### [What is needed]
Say how many lines in the records hold the word "Tanzania", and give nothing but that number.

-.-.-

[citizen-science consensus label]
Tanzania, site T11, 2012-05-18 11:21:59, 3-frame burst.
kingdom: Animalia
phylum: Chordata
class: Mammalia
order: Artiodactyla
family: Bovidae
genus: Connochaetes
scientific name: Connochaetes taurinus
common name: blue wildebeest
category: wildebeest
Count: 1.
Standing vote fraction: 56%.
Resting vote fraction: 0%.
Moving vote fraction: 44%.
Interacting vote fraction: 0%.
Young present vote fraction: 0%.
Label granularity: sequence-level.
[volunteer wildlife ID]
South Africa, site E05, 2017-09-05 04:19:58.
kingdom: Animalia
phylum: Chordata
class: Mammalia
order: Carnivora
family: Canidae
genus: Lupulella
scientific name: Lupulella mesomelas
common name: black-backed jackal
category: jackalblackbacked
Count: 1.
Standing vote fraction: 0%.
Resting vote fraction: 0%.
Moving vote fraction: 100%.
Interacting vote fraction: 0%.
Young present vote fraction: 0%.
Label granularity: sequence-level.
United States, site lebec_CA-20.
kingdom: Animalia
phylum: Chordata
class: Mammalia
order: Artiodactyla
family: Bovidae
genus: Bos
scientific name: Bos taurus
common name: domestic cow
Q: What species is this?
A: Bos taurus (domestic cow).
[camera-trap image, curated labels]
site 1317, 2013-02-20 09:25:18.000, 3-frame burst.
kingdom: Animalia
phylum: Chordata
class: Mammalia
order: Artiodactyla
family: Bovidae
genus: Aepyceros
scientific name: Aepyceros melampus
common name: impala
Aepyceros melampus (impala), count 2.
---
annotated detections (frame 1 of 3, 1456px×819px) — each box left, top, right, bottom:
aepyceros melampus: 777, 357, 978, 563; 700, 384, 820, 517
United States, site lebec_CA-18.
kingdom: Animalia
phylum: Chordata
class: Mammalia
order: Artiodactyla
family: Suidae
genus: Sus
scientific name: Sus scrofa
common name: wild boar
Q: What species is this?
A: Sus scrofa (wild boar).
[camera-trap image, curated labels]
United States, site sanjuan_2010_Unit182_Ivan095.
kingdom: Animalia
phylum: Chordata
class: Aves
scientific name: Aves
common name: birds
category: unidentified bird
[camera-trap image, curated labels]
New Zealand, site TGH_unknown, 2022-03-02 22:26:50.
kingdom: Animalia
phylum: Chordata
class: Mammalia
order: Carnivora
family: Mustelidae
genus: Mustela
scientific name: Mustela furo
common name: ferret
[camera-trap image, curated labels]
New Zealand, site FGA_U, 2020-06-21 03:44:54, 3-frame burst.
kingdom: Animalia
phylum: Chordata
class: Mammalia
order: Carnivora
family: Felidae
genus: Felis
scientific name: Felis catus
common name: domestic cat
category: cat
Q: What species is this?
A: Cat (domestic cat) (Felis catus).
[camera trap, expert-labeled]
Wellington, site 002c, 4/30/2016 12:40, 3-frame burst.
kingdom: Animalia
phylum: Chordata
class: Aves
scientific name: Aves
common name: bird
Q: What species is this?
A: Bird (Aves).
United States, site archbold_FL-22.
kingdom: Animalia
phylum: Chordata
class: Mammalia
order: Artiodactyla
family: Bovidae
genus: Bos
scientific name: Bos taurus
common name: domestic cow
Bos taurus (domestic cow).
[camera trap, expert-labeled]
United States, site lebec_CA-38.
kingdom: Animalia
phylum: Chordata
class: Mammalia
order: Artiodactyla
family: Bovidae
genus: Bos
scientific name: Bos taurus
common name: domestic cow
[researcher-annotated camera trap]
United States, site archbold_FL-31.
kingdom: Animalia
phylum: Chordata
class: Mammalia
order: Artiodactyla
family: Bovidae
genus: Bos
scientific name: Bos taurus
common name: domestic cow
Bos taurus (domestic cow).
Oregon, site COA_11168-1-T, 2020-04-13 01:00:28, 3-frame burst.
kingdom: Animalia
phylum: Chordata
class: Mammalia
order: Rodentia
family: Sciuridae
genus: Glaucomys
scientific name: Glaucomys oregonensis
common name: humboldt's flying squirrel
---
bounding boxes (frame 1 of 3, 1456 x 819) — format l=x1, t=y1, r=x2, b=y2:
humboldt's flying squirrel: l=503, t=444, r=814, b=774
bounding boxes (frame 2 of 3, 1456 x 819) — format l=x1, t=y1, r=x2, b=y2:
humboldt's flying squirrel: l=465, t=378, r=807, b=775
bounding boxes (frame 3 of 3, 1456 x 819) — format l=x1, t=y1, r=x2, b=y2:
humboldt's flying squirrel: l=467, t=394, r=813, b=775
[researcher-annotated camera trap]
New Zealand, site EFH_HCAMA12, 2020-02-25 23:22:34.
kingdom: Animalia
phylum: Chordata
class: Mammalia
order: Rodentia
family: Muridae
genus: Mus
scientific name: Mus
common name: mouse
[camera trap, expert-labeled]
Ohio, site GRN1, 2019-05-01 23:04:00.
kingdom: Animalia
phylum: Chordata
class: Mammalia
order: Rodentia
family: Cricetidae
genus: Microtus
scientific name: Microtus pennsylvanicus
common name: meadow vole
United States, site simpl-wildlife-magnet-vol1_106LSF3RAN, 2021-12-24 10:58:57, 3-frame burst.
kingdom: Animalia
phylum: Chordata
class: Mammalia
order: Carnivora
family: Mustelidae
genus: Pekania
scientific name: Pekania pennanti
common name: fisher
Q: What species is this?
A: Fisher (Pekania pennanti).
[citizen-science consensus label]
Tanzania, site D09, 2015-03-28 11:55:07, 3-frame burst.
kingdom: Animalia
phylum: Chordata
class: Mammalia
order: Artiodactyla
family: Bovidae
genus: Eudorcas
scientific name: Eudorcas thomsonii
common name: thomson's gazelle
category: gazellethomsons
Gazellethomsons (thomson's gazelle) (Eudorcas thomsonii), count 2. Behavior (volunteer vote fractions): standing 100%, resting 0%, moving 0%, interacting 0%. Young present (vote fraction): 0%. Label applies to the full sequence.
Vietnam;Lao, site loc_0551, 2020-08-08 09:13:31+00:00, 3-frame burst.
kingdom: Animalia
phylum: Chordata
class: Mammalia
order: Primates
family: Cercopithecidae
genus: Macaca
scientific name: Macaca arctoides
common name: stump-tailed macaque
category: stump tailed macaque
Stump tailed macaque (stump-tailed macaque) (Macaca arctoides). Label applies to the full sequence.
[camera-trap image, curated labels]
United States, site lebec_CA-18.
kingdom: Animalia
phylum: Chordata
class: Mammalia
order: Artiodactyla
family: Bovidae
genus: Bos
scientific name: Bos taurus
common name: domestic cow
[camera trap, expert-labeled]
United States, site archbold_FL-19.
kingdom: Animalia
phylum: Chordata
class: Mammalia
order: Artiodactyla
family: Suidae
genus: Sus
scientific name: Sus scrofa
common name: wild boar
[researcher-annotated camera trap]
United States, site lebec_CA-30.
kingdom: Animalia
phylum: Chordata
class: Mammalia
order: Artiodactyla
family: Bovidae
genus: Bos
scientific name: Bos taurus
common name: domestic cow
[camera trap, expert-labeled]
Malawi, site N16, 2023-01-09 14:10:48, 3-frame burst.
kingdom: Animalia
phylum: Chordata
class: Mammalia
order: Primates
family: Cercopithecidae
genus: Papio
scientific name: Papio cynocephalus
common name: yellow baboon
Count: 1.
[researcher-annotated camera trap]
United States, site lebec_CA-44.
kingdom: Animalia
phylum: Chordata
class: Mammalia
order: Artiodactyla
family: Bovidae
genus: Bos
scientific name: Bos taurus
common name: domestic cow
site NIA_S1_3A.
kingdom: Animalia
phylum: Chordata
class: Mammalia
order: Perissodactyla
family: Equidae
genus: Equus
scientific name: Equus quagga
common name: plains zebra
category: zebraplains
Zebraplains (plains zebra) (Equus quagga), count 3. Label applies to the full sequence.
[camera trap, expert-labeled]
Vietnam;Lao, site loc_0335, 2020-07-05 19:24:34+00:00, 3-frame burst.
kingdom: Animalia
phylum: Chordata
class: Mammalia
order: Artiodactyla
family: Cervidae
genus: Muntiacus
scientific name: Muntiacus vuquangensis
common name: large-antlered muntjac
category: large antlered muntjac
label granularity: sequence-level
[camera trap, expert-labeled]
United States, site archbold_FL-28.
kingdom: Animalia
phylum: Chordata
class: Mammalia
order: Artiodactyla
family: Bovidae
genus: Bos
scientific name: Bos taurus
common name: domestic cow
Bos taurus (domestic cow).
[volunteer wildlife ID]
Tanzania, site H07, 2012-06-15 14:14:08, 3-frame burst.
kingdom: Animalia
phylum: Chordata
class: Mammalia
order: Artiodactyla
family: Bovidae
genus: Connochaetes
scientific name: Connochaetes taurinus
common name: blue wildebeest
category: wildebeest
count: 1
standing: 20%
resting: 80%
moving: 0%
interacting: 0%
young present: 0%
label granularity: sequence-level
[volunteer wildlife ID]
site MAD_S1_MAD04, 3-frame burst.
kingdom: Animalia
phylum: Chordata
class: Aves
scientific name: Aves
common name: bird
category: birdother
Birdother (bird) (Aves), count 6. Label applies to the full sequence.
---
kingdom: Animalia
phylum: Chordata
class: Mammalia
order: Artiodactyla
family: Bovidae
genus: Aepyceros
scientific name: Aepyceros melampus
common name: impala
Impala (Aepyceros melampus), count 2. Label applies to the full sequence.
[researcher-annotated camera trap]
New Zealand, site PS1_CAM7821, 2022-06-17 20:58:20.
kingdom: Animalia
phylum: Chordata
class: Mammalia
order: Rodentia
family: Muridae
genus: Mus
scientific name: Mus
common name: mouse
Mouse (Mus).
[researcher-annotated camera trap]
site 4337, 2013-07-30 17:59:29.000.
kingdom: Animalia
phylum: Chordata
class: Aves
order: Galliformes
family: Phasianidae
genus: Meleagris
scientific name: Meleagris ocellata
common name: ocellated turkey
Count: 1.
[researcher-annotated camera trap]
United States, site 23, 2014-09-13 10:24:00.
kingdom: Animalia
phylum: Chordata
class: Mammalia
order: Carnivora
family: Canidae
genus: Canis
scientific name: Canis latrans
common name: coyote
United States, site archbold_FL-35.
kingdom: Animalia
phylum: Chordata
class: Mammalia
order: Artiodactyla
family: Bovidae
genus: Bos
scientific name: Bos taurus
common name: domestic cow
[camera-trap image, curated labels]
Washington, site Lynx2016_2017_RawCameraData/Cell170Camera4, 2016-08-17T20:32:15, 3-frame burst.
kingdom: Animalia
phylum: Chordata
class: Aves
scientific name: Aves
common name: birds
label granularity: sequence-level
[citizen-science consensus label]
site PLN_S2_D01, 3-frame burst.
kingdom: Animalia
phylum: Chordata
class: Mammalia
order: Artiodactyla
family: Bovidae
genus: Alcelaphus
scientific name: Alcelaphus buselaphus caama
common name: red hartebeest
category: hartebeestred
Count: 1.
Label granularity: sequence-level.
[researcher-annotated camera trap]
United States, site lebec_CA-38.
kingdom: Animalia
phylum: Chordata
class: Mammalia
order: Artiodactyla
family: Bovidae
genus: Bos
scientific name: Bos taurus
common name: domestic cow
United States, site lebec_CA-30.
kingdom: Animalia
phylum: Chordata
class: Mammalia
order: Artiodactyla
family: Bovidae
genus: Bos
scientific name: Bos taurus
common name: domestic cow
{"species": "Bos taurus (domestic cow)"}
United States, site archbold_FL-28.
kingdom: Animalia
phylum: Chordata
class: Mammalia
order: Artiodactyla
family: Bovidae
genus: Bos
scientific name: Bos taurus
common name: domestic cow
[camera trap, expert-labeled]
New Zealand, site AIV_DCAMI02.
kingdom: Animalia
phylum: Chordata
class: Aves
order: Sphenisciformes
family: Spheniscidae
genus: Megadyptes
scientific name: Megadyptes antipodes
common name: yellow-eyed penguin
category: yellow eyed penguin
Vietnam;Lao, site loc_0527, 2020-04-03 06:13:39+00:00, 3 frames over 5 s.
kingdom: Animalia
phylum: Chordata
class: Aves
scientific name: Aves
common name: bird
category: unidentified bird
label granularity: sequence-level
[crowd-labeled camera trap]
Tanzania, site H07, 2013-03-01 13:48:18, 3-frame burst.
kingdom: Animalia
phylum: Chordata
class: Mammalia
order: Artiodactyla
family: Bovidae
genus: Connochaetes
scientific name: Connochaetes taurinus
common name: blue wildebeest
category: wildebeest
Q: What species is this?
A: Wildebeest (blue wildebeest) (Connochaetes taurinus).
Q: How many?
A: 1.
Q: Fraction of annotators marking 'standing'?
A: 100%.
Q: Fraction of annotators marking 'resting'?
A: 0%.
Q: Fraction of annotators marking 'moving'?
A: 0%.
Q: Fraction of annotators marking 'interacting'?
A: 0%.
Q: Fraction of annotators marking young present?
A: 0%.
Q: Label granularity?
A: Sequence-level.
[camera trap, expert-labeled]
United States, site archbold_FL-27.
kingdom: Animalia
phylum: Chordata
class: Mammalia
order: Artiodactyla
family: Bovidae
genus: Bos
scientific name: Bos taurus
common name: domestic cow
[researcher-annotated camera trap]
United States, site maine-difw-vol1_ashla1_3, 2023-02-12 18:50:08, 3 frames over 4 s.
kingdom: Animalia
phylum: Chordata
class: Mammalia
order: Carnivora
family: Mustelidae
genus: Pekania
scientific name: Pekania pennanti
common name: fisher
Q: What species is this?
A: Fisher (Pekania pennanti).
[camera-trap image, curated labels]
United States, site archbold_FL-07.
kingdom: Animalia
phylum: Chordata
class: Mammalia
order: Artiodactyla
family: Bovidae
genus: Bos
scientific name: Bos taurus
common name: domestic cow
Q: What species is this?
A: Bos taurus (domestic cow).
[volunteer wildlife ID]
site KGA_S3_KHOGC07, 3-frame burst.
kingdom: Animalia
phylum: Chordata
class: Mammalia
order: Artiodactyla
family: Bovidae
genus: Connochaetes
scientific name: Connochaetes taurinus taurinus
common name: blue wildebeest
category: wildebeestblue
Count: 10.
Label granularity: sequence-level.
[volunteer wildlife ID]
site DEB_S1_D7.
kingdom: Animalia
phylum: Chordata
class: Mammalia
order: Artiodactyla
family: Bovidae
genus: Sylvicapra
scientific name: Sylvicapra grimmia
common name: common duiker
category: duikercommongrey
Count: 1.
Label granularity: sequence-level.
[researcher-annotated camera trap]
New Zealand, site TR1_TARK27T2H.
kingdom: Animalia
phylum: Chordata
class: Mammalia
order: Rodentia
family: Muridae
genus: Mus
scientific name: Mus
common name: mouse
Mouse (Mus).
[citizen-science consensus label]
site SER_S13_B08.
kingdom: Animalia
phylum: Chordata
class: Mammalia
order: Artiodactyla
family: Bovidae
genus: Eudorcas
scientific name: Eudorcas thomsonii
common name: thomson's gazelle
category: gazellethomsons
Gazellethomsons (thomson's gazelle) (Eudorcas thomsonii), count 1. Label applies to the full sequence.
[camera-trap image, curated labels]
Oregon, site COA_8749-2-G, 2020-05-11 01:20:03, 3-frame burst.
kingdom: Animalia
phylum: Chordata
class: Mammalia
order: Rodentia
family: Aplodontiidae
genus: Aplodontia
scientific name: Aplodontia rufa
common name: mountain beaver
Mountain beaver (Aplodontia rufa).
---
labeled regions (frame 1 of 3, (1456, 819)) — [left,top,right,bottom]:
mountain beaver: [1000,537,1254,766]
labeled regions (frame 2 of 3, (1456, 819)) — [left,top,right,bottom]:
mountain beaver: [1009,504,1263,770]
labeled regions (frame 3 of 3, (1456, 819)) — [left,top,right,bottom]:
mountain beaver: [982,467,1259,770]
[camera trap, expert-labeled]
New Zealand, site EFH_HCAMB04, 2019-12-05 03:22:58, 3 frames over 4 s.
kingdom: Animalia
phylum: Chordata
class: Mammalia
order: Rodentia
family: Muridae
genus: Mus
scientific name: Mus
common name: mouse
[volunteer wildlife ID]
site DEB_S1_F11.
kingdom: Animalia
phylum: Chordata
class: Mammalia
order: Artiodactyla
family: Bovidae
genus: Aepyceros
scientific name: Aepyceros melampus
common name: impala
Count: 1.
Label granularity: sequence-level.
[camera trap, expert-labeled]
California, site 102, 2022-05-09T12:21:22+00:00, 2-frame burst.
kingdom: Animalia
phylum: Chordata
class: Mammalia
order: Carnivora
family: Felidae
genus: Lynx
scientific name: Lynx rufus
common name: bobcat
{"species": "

-.-.-

### [Answer space]
4